***** Source passage

A Bottom-up Semantics for LO
Marco Bozzano, Giorgio Delzanno and Maurizio Martelli
To appear at the 2nd International Conference on Principles and Practice of
Declarative Programming (PPDP 2000), Montreal, Canada, September 20-22, 2000
The operational semantics of linear logic programming languages is
given in terms of goal-driven sequent calculi for fragments of the logic.
The proof-theoretic presentation is the natural counterpart
of the top-down semantics of traditional logic programs.
In this paper we investigate the theoretical foundation of an alternative
operational semantics based on a bottom-up evaluation of linear
logic programs via a fixpoint operator.
The bottom-up fixpoint semantics is important in applications
like active databases, and, more in general, for program analysis
As a first case-study, we consider Andreoli and Pareschi's LO
enriched with the connective 1 (one).

**********
***** Excerpted records

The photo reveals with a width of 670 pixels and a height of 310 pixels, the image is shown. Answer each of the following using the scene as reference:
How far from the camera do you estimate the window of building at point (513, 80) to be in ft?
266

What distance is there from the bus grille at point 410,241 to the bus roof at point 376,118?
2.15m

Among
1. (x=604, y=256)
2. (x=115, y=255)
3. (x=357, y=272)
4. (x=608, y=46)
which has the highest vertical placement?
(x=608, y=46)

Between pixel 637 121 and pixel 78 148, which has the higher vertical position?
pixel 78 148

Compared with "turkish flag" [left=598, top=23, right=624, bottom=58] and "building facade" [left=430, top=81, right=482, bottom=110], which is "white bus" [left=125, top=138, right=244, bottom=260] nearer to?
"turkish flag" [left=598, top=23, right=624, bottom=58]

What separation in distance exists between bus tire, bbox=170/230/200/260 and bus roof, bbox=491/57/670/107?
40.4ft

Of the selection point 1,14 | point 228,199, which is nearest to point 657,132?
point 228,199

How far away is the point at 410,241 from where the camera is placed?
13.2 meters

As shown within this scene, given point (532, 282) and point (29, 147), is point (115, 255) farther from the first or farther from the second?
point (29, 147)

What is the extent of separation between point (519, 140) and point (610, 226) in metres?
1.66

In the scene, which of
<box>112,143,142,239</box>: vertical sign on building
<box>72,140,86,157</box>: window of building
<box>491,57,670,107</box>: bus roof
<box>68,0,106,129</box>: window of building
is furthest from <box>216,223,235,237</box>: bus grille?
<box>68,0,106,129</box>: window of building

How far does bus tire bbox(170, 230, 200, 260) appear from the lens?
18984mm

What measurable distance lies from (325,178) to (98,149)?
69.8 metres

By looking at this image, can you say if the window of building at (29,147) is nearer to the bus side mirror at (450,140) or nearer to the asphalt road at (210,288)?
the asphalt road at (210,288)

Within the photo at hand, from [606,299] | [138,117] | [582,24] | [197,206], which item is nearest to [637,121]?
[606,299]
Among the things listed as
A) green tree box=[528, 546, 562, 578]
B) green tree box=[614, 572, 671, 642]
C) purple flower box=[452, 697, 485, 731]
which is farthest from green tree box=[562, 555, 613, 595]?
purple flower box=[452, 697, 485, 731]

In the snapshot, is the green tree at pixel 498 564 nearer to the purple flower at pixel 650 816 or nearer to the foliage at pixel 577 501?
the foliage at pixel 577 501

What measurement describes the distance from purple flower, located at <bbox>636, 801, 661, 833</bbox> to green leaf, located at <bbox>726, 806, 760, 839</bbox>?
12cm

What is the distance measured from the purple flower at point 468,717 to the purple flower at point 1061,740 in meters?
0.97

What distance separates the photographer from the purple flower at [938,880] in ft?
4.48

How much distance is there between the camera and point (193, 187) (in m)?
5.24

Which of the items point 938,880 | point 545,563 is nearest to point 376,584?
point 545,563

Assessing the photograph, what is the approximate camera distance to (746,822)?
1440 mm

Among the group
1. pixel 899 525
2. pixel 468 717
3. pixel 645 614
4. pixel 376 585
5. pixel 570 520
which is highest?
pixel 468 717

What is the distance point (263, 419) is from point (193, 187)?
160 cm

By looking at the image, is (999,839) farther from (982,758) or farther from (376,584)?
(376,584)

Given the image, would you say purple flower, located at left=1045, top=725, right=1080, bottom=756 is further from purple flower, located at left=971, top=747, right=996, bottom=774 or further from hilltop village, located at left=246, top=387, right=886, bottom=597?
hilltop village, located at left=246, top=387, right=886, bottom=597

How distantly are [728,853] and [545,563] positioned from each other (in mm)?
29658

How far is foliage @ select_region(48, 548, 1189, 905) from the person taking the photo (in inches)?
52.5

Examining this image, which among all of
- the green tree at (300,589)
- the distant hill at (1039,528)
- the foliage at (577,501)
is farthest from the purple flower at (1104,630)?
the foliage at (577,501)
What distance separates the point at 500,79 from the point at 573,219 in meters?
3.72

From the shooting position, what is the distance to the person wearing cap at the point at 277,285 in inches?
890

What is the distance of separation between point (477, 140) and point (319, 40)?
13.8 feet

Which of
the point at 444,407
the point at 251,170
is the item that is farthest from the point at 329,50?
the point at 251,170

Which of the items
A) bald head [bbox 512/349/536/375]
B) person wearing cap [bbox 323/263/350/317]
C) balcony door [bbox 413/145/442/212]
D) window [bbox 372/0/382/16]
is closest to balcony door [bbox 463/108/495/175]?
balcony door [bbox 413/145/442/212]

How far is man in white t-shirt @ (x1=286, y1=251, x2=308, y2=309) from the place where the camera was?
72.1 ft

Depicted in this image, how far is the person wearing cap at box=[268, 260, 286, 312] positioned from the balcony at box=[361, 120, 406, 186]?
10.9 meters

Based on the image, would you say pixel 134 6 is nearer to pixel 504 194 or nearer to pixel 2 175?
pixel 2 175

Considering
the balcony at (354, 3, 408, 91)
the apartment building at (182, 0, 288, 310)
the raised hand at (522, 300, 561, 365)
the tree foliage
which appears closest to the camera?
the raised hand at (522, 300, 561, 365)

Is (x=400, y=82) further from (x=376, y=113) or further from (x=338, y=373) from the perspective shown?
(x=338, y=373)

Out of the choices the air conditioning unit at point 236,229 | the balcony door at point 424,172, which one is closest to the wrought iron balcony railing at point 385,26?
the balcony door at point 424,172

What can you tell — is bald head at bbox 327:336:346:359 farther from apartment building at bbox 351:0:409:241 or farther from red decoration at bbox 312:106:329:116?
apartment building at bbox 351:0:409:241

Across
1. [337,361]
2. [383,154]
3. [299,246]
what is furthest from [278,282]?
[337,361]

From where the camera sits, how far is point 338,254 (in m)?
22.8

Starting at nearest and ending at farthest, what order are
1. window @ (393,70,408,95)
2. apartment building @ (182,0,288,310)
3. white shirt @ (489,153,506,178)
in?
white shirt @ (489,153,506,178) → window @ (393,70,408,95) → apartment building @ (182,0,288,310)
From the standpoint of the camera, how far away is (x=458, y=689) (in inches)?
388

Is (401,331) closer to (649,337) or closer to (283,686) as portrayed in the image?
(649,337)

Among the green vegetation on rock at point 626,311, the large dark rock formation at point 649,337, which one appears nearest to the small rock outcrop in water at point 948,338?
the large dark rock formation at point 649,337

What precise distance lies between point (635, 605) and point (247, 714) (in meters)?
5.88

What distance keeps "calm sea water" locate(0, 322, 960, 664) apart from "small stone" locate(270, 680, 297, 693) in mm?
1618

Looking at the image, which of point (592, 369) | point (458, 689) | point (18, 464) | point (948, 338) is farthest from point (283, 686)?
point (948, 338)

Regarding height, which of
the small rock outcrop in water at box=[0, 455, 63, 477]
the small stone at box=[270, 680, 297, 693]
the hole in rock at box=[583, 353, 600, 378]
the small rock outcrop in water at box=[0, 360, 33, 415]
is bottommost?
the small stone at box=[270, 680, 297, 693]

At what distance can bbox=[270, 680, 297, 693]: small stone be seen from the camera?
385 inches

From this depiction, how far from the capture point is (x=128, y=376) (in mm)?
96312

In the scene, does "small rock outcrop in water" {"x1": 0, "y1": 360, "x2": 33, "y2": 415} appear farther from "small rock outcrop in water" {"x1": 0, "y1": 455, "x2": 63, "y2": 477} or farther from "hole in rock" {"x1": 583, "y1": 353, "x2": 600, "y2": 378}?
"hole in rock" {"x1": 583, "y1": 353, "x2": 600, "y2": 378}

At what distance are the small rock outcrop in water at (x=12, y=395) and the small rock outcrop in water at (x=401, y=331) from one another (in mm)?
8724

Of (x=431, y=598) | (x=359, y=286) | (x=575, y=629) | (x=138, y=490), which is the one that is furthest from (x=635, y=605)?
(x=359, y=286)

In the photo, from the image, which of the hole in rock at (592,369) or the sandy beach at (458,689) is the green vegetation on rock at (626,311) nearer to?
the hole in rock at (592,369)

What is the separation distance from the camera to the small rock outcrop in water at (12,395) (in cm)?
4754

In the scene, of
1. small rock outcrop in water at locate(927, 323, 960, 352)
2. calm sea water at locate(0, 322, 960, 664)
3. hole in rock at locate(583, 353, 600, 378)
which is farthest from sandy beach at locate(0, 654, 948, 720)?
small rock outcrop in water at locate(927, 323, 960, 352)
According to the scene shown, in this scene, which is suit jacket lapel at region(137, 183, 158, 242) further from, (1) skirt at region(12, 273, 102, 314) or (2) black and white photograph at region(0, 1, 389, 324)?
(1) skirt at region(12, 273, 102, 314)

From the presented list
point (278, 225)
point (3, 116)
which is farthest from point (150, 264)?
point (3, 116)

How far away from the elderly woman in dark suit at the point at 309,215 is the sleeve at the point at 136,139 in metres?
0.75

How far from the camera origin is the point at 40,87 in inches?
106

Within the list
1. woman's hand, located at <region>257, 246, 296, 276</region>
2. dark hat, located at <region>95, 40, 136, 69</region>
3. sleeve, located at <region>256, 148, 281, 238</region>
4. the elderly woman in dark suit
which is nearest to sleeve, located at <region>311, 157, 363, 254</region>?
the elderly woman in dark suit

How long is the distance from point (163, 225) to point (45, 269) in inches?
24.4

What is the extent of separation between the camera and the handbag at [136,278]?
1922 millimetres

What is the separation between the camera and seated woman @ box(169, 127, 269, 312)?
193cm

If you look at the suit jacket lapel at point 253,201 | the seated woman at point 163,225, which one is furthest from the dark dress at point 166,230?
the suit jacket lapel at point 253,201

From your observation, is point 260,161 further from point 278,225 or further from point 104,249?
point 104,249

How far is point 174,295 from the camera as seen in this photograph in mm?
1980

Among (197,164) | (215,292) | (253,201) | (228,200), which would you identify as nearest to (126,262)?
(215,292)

**********

Challenge 1
In the abstract on bottom-up semantics for LO, which connective is added to LO in the first case-study?
Challenge 2
Extend the abstract on bottom-up semantics for LO with a few sentences that follow on from its last one.

Output 1
The connective 1 (one).

Output 2
For this language, we give a fixpoint semantics based on
an operator defined in the style of Tp
We give an algorithm to compute a single application of the
fixpoint operator where constraints are used to represent
in a finite way possibly infinite sets of provable goals.
Furthermore, we show that the fixpoint semantics for propositional
LO without the connective 1 can be computed after finitely many steps.
To our knowledge, this is the first attempt to define an effective
fixpoint semantics for LO. We hope that our work will open
interesting perspectives for the analysis and verification of
linear logic programming languages.